Training to Prevent Vulnerabilities
To further educate staff, Leander ISD’s Professional Development department participates with the governance committee through mandatory, annual training sessions. “On an annual basis, all our employees must take refreshing training on data practices and principles. In addition, we perform security training in areas such as phishing simulations and compliance video-training as well. Currently, we are under discussion regarding increasing the amount of minor reminders we send out to employees, given the nature of the threats that are resurfacing daily, especially those attacking K-12 in a manner never seen before,” says Watson.
Additionally, Leander ISD believes in sharing their data practices with family members and students, including designating a place or contact where students and families can learn of their rights to their data. Student’s personal information is only shared with service providers for legitimate educational purposes, and parental consent to share must be given by a parent, guardian or a student (if he or she is younger than 18).
“One of the requirement of the TLE Seal is that we must involve parents and students in ensuring their data remains safe. We have transparent communication with our community. We publish public documentation regarding our data practices online. Beyond that, we communicate their existence to the parents in enewsletters and engage in social media campaigns to try to increase awareness,” notes Watson.
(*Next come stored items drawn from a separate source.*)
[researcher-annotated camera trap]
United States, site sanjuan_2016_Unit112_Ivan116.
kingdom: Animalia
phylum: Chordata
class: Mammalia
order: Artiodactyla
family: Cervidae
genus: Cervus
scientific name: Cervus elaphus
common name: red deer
Another requirement of the TLE Seal is addressing classroom practices, says Watson. “Part of that involves educating teachers on software selection and the use of digital and online resources. It involves helping students understand online safety and digital citizenship. In the modern age, this is just as important as reading, writing and arithmetic. It helps students apply real-world concepts to stay safe and secure in the world they live in,” Watson notes.
Furthermore, ensuring data practices involves the help of technology, which Watson says, are “next generation firewalls, building internet content, deploying internet protection on all devices, email filters, which protect us from phishing and other threats, and log monitoring and analysis. We also audit those technologies to ensure they are performing at optimal levels. Those practices provide us the functionality that allow us to feel confident in our safety measures.”
“Overall, these practices strengthen and prioritize our internal efforts to optimize data security and privacy,” says Watson.
A Future Focused on Student Privacy
There are many frameworks that school leaders can refer to and tailor to their environment, Watson says. “I recommend the CoSN environment because they distill the vast and broad frameworks that have been developed to very focused K-12 recommendations and steps that an organization like a school district can bite off and chew,” he suggests.
Additionally, even if schools lack adequate funding to ensure their student’s privacy, Watson says, there is no shortage of tools that can be used at no cost. “The basics are updating software, controlling use of administrative privileges, installing endpoint protection on devices, managing vendor relations, defining processes for digital resources in the classroom, training, defining policy and leadership policy. Those are the most effective means to improve security and safety across organizations,” Watson says.
Regarding artificial intelligence (AI), deep learning and data-mining, Watson believes that there will be acceptance and interest, as long as they are used to improve educational outcomes and to deliver individualized learning. “The question that emerges is facial recognition,” he says. “The most restrictive local regulations against its use exist in the city where the technology is being developed. While facial recognition is expanding widely in other locations, it’s an interesting divergence. Our best bet, in the K-12 sector, is to continue to educate our community to be aware of and engage with us on matters of privacy. Under those conditions, our community will guide us in terms of where they want their district to be.”